Challenges of Female Rabbis

I have recently read an article in Voices of Coservative/Masorti Judaism. The article was on the challenges that women rabbis face.

Here is the link to this article:

I think  the problem with female rabbis is that they often take a role of a MOTHER of a congregation, and I don’t feel I need to be parented. Alternatively, they act as a therapist – and again this is great, and works for many people, but just not for me. Women struggle to establish themselves as Halacha experts, community confidants, a friendly face, a lawyer for Jews, and offciant at ceremonies and just somebody who is expected to be always ready to listen or visit. The part of the challenge is that in the event of a male Rabbi, his wife is often a part of the team – helping him to do his work, working with the community or making sure their households runs. In the event of female Rabbis, their husnbands are often not as supportive.

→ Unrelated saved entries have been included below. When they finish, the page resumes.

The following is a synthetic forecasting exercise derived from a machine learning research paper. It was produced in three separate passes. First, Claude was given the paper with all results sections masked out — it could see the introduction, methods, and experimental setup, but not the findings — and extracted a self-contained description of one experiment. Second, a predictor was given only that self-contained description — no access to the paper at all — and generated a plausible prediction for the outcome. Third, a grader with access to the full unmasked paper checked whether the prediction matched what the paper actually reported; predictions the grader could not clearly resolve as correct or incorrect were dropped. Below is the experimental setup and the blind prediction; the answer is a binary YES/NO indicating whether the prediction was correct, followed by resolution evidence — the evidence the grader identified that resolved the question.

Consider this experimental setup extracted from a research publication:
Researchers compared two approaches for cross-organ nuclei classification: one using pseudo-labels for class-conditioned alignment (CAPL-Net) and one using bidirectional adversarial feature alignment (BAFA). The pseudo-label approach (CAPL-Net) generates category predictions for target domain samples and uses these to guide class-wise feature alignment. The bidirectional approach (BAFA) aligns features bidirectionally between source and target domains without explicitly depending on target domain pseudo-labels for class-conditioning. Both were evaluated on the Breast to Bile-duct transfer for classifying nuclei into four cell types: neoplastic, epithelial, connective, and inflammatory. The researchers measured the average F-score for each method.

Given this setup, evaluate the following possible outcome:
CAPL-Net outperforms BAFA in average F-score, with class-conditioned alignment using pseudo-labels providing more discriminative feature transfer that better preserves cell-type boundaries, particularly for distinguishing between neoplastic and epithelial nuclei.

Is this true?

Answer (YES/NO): NO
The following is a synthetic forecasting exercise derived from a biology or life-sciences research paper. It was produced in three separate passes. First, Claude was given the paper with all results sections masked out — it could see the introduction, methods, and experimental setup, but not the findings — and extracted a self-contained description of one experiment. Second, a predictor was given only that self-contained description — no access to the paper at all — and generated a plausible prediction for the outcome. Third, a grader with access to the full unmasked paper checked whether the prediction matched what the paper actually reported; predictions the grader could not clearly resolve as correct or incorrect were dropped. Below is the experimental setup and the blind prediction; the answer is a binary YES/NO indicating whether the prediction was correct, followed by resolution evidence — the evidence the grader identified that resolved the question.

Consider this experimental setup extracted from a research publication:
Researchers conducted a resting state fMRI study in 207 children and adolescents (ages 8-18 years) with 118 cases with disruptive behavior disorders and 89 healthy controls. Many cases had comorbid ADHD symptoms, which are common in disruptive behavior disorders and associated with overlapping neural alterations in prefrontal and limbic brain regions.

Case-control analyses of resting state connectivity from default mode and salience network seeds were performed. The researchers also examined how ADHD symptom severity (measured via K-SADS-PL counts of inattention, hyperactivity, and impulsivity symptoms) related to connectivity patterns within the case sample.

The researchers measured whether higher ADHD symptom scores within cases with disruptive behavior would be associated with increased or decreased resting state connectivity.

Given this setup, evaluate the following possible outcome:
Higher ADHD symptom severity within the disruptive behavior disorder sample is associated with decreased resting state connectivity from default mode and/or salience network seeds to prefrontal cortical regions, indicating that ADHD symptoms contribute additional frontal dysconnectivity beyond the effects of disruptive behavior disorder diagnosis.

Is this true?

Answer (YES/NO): NO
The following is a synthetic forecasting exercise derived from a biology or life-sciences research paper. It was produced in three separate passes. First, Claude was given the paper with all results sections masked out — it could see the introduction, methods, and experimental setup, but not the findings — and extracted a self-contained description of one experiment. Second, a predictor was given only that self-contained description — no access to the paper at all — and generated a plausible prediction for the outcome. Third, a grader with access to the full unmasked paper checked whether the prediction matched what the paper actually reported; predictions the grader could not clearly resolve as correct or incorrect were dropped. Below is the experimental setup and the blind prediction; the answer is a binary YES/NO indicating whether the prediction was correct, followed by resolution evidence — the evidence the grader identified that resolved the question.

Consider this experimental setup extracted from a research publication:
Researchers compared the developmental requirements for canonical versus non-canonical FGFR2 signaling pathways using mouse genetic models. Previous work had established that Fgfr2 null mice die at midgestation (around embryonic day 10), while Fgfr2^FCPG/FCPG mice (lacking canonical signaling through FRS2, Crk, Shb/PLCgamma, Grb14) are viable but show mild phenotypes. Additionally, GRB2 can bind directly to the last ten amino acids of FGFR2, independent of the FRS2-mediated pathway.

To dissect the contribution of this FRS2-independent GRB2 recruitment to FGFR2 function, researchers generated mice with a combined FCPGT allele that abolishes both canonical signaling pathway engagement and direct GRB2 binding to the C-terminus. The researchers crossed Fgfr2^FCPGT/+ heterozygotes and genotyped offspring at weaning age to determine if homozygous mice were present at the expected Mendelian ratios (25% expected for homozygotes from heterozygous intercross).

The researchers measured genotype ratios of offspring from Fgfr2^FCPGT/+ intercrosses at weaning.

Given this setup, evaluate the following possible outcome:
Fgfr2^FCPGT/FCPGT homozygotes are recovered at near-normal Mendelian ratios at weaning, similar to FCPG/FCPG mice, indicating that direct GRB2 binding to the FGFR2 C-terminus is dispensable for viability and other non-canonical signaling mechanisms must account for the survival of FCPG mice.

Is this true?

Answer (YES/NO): NO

I believe that issues that female Rabbis have working in their jobs are not often not that job specific. Yes, there are congregations that are not ready for women rabbis, but often younger female rabbis are not hired because they will at some point of time have children, and this will interfere with their work. Mind you, nobody questions younger male rabbis in the same situation – the expectation is that wives will take care of it. This is applicable to all kinds of professions including public law practices (women partners – well still not so many), accounting practices, the army.

The glass ceiling described in this article is not only because of the society attitudes, but because often we, women, encourage it by bending the rules, not pursuing our dreams, not being firm enough to insist on something important to us and plainly spoilng our kids rotten, so they carry the same ideas into their lives: moms sacrifice. Well, women do! But men do as well.

As much as I would like to blame it all on guys, I honestly can’t; I think we are also responsible for a part of our problems at least in the developed world. If we stick to our goals and dreams, all kinds of female professionals, including rabbis will have it eventually easier.